Are you thinking about opening a Roth IRA in your 20's?

Wondering if you should open a Roth IRA (individual retirement account)? You’re not alone—the number of 20-somethings who have Roth IRAs tripled from 2016 and 2022.¹ But opening an IRA in your early career isn’t necessarily the right move for everyone. There are income limits, but they usually don’t affect most young workers, especially if you’re just starting your career.² We’ll explain Roth IRAs and share three things for you to consider.

Comparing IRAs

Traditional IRA

Roth IRA

How are contributions taxed?

You contribute before paying taxes, which can lower your taxable income for that year.

You contribute with money that’s already been taxed.

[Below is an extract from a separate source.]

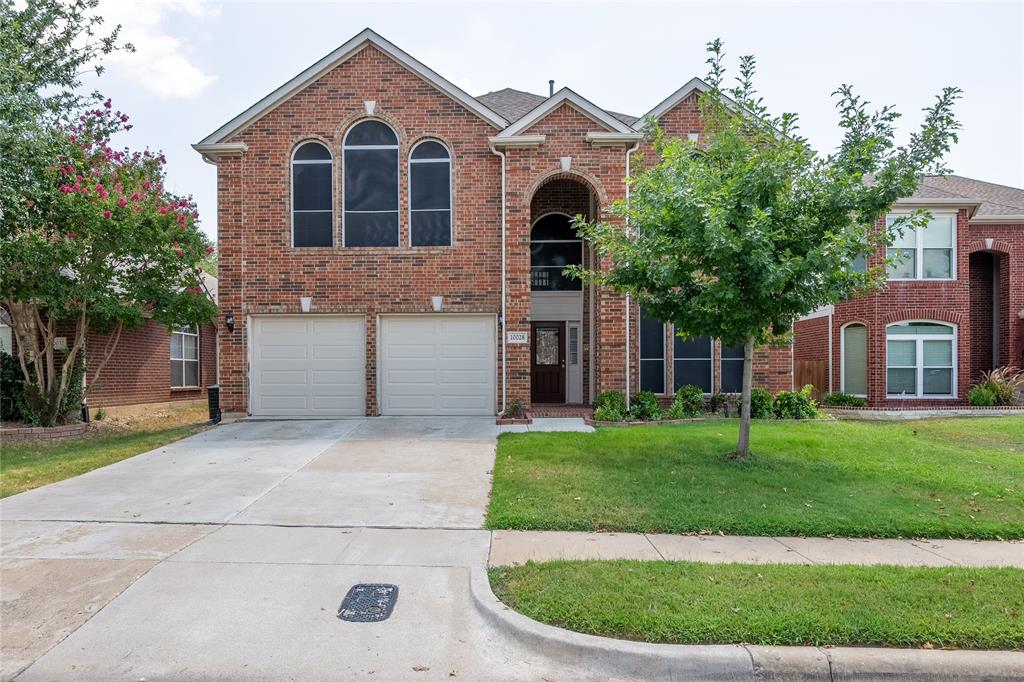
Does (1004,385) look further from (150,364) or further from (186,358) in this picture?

How are withdrawals taxed?

When you withdraw money in retirement, you pay taxes on your contributions and any investment gains.

You can withdraw your contributions and earnings tax free in retirement if you meet certain conditions, including having your Roth account open for at least five years and reaching age 59½.

Who usually chooses each type?

People who expect to be in the same or lower tax bracket when they retire.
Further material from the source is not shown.